Dataset records =>
........
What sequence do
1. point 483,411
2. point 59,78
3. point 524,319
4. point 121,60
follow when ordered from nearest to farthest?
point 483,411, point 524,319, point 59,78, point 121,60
........
Stated task =>
Render every line of the records above as one string in a JSON list, leaving out any blank lines.

Solution to this task =>
[
  "What sequence do",
  "1. point 483,411",
  "2. point 59,78",
  "3. point 524,319",
  "4. point 121,60",
  "follow when ordered from nearest to farthest?",
  "point 483,411, point 524,319, point 59,78, point 121,60"
]